Cold Weather Safety Tips
Exposure to winter’s dry, cold air and chilly rain, sleet and snow can cause chapped paws and itchy, flaking skin, but these aren’t the only discomforts pets can suffer. Winter walks can become downright dangerous if chemicals from ice-melting agents are licked off of bare paws. To help prevent cold weather dangers from affecting your pet’s health, check out our top 10 cold weather safety tips from our experts at the ASPCA Animal Poison Control Center (APCC).
- Remember, if it’s too cold for you, it’s probably too cold for your pet, so keep your animals inside. If left outdoors, pets can freeze, become disoriented, lost, stolen, injured or killed. In addition, don’t leave pets alone in a car during cold weather, as cars can act as refrigerators that hold in the cold and cause animals to freeze to death.
- Keep your home humidified and be sure to towel dry your pet as soon as they come inside. Repeatedly going into the cold and then comin back into a warm home can cause itchy, flaking skin. Pay close attention to their feet and in-between their toes and remove any snow balls from between their foot pads to prevent and treat skin irritation in the winter.
- Massage petroleum jelly or other vet-approved paw protectants into paw pads before going outside to protect from salt and chemical agents.
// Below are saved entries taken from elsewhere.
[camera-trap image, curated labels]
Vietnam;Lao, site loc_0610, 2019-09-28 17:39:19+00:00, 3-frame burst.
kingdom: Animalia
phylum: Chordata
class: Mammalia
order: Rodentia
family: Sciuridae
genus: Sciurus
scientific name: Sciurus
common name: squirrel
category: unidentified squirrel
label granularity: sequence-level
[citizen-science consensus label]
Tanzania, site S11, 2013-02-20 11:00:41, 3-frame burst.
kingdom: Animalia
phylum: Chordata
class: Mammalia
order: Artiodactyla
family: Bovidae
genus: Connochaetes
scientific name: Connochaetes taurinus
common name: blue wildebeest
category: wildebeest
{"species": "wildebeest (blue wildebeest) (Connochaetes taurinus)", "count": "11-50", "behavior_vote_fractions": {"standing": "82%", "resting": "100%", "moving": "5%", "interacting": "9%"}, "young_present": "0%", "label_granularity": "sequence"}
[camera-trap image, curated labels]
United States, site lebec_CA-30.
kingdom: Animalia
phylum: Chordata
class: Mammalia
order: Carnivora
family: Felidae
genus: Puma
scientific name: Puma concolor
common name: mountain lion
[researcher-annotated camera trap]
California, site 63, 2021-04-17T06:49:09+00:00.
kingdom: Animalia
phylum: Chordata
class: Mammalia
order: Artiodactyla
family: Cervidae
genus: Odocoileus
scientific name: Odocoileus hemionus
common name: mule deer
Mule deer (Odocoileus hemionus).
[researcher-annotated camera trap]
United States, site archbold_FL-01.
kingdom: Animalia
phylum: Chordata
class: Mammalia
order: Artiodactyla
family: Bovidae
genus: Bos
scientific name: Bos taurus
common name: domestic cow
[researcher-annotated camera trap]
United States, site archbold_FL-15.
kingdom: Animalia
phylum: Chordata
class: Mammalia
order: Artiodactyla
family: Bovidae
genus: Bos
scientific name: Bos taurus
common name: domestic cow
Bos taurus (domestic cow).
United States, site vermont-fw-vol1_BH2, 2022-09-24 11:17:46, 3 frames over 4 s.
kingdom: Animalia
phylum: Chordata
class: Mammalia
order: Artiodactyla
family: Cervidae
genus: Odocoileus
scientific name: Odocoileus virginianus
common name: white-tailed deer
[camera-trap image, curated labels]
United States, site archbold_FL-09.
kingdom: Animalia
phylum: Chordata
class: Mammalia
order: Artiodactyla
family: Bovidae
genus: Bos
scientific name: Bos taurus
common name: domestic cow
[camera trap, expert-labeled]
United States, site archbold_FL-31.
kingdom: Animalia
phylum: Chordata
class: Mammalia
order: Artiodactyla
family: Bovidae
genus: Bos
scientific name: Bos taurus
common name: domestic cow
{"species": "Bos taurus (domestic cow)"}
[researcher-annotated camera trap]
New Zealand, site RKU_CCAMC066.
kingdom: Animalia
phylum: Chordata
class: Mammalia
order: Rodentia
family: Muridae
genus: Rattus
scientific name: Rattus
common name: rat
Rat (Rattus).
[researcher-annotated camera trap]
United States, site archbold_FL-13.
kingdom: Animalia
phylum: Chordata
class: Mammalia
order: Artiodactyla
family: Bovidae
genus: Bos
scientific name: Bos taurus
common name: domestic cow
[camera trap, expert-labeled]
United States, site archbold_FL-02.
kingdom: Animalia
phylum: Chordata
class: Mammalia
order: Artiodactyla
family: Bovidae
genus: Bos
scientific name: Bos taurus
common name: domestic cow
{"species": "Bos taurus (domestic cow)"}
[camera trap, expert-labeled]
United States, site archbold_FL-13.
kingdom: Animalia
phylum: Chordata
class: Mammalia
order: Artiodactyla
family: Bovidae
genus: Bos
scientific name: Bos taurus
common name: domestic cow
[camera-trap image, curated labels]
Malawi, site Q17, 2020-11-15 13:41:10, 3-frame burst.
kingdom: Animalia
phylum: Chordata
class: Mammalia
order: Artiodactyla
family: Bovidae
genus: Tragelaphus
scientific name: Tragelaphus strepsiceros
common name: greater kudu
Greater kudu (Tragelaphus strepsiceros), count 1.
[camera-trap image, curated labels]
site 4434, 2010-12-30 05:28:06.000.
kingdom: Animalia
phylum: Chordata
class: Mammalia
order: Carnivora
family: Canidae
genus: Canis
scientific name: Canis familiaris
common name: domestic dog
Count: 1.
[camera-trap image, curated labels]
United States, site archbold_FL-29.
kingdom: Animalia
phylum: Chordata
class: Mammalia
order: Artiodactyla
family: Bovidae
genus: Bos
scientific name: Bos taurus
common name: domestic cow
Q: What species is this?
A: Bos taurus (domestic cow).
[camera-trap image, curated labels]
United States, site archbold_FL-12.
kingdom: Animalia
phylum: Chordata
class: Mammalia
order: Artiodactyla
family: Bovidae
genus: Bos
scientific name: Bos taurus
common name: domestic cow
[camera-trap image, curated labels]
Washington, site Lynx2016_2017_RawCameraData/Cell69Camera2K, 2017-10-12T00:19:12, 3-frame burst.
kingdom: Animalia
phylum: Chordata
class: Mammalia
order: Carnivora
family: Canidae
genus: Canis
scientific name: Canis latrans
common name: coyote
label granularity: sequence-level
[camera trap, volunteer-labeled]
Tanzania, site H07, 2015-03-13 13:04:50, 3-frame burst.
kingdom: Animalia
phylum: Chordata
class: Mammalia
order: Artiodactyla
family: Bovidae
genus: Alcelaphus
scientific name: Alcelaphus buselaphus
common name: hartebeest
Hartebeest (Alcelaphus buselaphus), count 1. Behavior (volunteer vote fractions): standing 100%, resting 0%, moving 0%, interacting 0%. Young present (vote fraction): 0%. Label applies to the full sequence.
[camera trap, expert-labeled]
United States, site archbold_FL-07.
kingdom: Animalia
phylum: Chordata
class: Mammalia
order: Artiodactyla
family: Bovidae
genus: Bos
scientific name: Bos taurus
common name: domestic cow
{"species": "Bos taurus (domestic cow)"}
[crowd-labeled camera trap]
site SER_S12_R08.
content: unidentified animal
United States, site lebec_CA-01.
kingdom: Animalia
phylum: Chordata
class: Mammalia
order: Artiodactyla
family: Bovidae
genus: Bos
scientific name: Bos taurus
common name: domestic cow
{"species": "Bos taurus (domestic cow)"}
Booties can provide even more coverage and can also prevent sand and salt from getting lodged between bare toes and causing irritation. Use pet-friendly ice melts whenever possible.
- Never shave your dog down to the skin in winter. A longer coat will provide more warmth. If your dog is long-haired, simply trim them to minimize the clinging ice balls, salt crystals and de-icing chemicals that can dry their skin, and don’t neglect the hair between their toes. If your dog is short-haired, consider getting them a coat or sweater with a high collar or turtleneck with coverage from the base of the tail to the belly.
- After each walk, make sure to wash and dry your pet's feet and stomach to remove ice, salt and chemicals. Don't forget to check for cracks in paw pads or redness between the toes. You may also want to bring a towel on long walks to clean off stinging, irritated paws.
- Bathe your pets as little as possible during cold spells. Washing too often can remove essential oils and increase the chance of developing dry, flaky skin. If your pooch must be bathed, ask your vet to recommend a moisturizing shampoo and/or rinse.
- Thoroughly clean up any anitfreeze spills. Like coolant, antifreeze is a lethal for dogs and cats. Be sure to thoroughly clean up any spills from your vehicle, and consider using products that contain propylene glycol rather than ethylene glycol. Additionally, cold weather chemicals like ice melts can be dangerous when ingested, so always be mindful and keep chemicals up and out of paws' reach.
- Feed your pet a little extra in the winter months. Pets burn extra energy by trying to stay warm in wintertime. Feeding them a little bit more can provide much-needed calories, and making sure they have plenty of water to drink will help keep them well-hydrated and their skin less dry.
- Make sure your companion animal has a warm place to sleep, off the floor and away from all drafts. A cozy dog or cat bed with a warm blanket or pillow is perfect.
- Never let your dog off leash on snow or ice, especially during a snowstorm. Dogs can lose their scent in the snow and easily become lost. More dogs are lost during the winter than during any other season, so make sure your dog always wears an ID tag.
Be sure to keep these tips top of mind this winter so that you and your furry friends can stay warm, cozy and safe.